¿Cuesta algo ser beneficiario?
No, ser beneficiario de Continuamos es completamente gratis y no te obliga a nada. No tienes que pagar cuotas, ni hacer donativos ni nada.
Recuerda que en la asociación trabajamos para los beneficiarios, ellos son el motivo de nuestra existencia.
¿A qué me compromete ser beneficiario?
Ser beneficiario de continuamos no te compromete a nada, si cumples los requisitos previos y seleccionamos tu candidatura tendrás la oportunidad, si surge una oferta laboral para tu perfil, de participar en el proceso de selección, si no quieres participar puedes rechazarlo.

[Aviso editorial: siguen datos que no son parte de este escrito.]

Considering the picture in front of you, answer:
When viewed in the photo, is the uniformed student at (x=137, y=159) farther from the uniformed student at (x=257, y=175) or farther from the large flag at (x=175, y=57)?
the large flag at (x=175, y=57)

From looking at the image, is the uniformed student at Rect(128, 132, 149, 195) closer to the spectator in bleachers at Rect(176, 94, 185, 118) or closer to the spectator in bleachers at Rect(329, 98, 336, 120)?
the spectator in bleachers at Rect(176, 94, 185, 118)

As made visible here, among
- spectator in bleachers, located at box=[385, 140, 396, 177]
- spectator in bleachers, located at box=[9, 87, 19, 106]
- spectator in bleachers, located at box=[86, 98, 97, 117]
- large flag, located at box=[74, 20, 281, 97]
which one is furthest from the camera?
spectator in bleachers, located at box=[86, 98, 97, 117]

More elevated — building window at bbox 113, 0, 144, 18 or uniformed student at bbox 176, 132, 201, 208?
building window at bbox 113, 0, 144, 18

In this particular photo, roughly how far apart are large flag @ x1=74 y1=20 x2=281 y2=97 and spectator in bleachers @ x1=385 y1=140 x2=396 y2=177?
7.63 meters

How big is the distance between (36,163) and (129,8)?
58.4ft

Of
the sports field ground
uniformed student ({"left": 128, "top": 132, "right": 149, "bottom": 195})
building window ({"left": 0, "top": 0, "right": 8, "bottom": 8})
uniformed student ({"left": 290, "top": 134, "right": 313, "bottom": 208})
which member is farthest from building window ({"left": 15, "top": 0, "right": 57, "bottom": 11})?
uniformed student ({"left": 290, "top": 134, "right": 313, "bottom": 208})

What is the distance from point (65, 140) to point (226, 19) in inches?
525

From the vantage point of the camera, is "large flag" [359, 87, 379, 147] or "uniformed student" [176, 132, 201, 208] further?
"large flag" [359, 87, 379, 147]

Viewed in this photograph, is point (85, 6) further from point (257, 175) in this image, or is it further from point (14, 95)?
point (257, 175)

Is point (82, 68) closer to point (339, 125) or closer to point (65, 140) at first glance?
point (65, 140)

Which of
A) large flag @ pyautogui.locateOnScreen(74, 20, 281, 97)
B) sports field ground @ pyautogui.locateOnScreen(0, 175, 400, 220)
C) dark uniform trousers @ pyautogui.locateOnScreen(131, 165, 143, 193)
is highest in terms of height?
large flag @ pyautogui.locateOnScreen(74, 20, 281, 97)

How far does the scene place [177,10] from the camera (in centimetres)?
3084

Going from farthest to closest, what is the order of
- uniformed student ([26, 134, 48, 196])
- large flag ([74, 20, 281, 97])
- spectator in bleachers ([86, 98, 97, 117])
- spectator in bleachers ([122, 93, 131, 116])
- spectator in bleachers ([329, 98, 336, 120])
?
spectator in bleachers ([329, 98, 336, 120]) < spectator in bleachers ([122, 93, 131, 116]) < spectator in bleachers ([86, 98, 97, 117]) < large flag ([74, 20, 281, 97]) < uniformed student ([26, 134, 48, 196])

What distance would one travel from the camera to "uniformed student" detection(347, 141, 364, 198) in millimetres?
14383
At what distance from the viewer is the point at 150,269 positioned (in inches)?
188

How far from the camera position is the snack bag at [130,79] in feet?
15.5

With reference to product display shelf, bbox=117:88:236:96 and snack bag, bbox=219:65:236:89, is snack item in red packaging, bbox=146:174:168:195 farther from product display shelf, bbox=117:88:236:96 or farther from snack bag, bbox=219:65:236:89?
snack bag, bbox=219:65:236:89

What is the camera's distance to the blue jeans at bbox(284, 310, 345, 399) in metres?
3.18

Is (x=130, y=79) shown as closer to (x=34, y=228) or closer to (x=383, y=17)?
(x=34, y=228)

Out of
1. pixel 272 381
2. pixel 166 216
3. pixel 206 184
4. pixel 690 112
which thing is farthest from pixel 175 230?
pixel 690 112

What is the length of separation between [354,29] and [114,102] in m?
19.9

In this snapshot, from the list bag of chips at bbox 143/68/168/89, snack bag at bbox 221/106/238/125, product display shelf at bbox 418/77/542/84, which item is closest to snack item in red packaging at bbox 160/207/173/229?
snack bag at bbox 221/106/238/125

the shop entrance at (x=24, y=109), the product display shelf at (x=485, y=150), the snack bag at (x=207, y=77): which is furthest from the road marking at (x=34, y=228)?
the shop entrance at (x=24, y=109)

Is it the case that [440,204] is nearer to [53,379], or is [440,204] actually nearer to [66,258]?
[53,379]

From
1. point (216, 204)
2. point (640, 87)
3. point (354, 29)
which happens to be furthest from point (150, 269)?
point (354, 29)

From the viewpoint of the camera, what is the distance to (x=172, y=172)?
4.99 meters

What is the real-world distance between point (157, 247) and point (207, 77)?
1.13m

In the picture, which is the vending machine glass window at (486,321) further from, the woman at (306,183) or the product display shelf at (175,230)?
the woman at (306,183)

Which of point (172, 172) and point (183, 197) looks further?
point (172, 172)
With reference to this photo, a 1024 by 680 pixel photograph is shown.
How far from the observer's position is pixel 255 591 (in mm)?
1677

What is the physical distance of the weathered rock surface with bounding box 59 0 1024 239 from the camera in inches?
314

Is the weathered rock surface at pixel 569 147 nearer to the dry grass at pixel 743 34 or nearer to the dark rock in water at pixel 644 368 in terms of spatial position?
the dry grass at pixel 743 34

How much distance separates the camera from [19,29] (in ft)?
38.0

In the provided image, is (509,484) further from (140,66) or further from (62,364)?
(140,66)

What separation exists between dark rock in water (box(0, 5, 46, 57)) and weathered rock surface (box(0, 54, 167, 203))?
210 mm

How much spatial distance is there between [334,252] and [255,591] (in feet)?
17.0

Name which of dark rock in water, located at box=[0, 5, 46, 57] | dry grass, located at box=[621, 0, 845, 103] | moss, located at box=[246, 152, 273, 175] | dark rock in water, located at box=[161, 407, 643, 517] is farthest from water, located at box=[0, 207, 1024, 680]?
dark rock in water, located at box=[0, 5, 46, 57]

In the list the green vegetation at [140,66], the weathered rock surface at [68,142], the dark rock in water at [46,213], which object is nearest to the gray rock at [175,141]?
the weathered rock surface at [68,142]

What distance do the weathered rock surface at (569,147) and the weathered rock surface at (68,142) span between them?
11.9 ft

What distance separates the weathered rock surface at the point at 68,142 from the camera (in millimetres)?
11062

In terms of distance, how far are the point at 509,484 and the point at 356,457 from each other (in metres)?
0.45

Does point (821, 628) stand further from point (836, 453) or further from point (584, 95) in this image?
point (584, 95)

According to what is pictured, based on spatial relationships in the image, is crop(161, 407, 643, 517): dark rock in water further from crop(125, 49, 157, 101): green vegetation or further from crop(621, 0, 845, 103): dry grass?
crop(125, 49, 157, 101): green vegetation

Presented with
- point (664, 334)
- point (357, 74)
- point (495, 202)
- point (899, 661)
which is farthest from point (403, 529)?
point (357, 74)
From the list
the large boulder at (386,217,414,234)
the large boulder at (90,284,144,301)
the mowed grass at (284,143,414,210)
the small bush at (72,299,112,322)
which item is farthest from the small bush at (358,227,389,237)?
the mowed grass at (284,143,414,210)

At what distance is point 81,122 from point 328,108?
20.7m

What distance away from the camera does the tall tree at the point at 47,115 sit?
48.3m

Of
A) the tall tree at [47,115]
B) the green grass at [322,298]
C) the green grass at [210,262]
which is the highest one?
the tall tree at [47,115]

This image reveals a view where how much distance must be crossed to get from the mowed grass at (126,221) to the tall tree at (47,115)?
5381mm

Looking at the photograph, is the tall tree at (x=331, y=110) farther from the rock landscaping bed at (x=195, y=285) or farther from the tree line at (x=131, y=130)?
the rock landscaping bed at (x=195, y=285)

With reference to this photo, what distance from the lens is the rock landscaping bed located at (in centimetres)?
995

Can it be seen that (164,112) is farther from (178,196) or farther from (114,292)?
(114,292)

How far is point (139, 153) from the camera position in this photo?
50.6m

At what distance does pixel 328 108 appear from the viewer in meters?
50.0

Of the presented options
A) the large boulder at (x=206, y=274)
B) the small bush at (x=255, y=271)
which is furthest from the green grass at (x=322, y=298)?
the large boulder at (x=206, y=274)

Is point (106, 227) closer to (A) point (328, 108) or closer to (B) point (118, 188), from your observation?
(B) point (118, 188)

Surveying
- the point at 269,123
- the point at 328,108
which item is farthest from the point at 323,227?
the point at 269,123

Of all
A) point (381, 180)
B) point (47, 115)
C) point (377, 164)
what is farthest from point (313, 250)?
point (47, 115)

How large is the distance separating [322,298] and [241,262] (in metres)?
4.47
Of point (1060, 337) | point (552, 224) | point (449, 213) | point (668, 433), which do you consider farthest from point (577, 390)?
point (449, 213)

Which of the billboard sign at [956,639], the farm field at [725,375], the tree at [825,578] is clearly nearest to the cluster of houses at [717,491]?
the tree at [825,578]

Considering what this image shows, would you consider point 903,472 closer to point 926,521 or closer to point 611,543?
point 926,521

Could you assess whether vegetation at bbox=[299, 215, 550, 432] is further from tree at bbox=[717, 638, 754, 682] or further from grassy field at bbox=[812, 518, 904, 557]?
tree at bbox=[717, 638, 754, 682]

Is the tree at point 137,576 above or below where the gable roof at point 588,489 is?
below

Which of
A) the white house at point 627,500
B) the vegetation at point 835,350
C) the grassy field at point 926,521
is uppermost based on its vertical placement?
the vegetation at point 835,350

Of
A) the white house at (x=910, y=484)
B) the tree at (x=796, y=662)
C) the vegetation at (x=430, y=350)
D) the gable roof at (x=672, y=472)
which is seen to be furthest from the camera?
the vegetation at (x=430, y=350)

Evidentemente si después de darte de alta como beneficiario encuentras un trabajo por tu cuenta sólo te pedimos que nos lo indiques para darte de baja como posible candidato.
¿Qué tengo que hacer para tener más oportunidades?
No puedes hacer nada, un comité se encarga de elegir a los mejores candidatos para cada oportunidad laboral que pueda surgir en función de su perfil y experiencia profesional. También se tendrán en cuenta criterios adicionales en caso de igualdad de candidatos, como puede ser la antigüedad como beneficiario. Por eso te pedimos que si consideras interesante esta iniciativa te des de alta cuanto antes.
¿Cuándo me daréis un trabajo?
Pues vamos a serte sinceros, no lo sabemos, lo que sí sabemos es que vamos a hacer todo lo que esté en nuestras manos y nos permita el tiempo y los recursos disponibles para conseguir la mayor cantidad de puestos de trabajo para nuestros beneficiarios, tanto mediante proyectos propios como a través de ofertas de empleo que podamos conseguir gracias a los contactos de los socios o por nuestras propias gestiones.
¿Sois como una ETT o una empresa de selección?
La primera diferencia, y más evidente, es que Continuamos no tiene ánimo de lucro, una empresa sí lo tiene y eso lo cambia todo.
La segunda diferencia es que nosotros buscamos activamente, o los generamos con proyectos, los puestos de trabajo para los beneficiarios.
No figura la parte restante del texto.